> Your task: All the data should be transcribed exactly, with every line kept.

> Transcribed page contents:

--------

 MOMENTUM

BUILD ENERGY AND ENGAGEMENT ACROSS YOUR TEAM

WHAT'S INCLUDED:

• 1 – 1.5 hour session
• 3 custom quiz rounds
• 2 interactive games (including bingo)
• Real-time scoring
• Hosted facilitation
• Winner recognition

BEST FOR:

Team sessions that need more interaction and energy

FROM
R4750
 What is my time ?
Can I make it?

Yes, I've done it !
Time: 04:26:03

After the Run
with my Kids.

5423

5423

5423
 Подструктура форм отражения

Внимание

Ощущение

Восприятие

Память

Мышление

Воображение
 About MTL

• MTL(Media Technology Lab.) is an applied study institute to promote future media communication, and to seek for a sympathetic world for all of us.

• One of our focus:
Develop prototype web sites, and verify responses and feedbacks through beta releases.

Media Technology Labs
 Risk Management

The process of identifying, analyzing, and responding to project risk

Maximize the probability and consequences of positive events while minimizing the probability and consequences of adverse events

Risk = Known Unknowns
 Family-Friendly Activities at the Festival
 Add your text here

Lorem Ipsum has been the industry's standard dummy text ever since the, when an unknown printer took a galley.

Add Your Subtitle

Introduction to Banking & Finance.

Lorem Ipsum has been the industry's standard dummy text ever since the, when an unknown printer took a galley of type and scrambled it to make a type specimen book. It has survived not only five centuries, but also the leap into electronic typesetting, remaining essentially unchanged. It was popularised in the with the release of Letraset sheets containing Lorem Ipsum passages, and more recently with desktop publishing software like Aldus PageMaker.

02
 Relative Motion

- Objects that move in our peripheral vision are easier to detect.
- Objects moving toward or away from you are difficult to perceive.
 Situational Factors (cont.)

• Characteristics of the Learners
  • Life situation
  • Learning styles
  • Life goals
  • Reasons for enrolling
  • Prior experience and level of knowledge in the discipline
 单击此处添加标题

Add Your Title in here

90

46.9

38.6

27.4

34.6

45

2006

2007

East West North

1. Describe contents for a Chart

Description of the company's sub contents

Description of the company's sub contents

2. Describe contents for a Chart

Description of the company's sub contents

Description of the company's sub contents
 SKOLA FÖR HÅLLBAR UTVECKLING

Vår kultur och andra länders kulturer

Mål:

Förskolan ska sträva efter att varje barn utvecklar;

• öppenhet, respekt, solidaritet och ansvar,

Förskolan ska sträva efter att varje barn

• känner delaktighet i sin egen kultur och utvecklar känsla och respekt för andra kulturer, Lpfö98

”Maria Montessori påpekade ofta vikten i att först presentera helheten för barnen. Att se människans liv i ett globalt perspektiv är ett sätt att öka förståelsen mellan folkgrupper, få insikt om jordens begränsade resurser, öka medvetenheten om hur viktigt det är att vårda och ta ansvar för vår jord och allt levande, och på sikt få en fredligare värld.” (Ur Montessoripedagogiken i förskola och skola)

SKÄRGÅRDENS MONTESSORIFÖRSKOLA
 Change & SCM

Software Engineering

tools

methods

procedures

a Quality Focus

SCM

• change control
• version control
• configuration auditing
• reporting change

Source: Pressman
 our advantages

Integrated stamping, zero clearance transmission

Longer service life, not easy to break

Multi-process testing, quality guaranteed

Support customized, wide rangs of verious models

--------

> Exercise response:
 MOMENTUM

BUILD ENERGY AND ENGAGEMENT ACROSS YOUR TEAM

WHAT'S INCLUDED:

• 1 – 1.5 hour session
• 3 custom quiz rounds
• 2 interactive games (including bingo)
• Real-time scoring
• Hosted facilitation
• Winner recognition

BEST FOR:

Team sessions that need more interaction and energy

FROM
R4750
 What is my time ?
Can I make it?

Yes, I've done it !
Time: 04:26:03

After the Run
with my Kids.

5423

5423

5423
 Подструктура форм отражения

Внимание

Ощущение

Восприятие

Память

Мышление

Воображение
 About MTL

• MTL(Media Technology Lab.) is an applied study institute to promote future media communication, and to seek for a sympathetic world for all of us.

• One of our focus:
Develop prototype web sites, and verify responses and feedbacks through beta releases.

Media Technology Labs
 Risk Management

The process of identifying, analyzing, and responding to project risk

Maximize the probability and consequences of positive events while minimizing the probability and consequences of adverse events

Risk = Known Unknowns
 Family-Friendly Activities at the Festival
 Add your text here

Lorem Ipsum has been the industry's standard dummy text ever since the, when an unknown printer took a galley.

Add Your Subtitle

Introduction to Banking & Finance.

Lorem Ipsum has been the industry's standard dummy text ever since the, when an unknown printer took a galley of type and scrambled it to make a type specimen book. It has survived not only five centuries, but also the leap into electronic typesetting, remaining essentially unchanged. It was popularised in the with the release of Letraset sheets containing Lorem Ipsum passages, and more recently with desktop publishing software like Aldus PageMaker.

02
 Relative Motion

- Objects that move in our peripheral vision are easier to detect.
- Objects moving toward or away from you are difficult to perceive.
 Situational Factors (cont.)

• Characteristics of the Learners
  • Life situation
  • Learning styles
  • Life goals
  • Reasons for enrolling
  • Prior experience and level of knowledge in the discipline
 单击此处添加标题

Add Your Title in here

90

46.9

38.6

27.4

34.6

45

2006

2007

East West North

1. Describe contents for a Chart

Description of the company's sub contents

Description of the company's sub contents

2. Describe contents for a Chart

Description of the company's sub contents

Description of the company's sub contents
 SKOLA FÖR HÅLLBAR UTVECKLING

Vår kultur och andra länders kulturer

Mål:

Förskolan ska sträva efter att varje barn utvecklar;

• öppenhet, respekt, solidaritet och ansvar,

Förskolan ska sträva efter att varje barn

• känner delaktighet i sin egen kultur och utvecklar känsla och respekt för andra kulturer, Lpfö98

”Maria Montessori påpekade ofta vikten i att först presentera helheten för barnen. Att se människans liv i ett globalt perspektiv är ett sätt att öka förståelsen mellan folkgrupper, få insikt om jordens begränsade resurser, öka medvetenheten om hur viktigt det är att vårda och ta ansvar för vår jord och allt levande, och på sikt få en fredligare värld.” (Ur Montessoripedagogiken i förskola och skola)

SKÄRGÅRDENS MONTESSORIFÖRSKOLA
 Change & SCM

Software Engineering

tools

methods

procedures

a Quality Focus

SCM

• change control
• version control
• configuration auditing
• reporting change

Source: Pressman
 our advantages

Integrated stamping, zero clearance transmission

Longer service life, not easy to break

Multi-process testing, quality guaranteed

Support customized, wide rangs of verious models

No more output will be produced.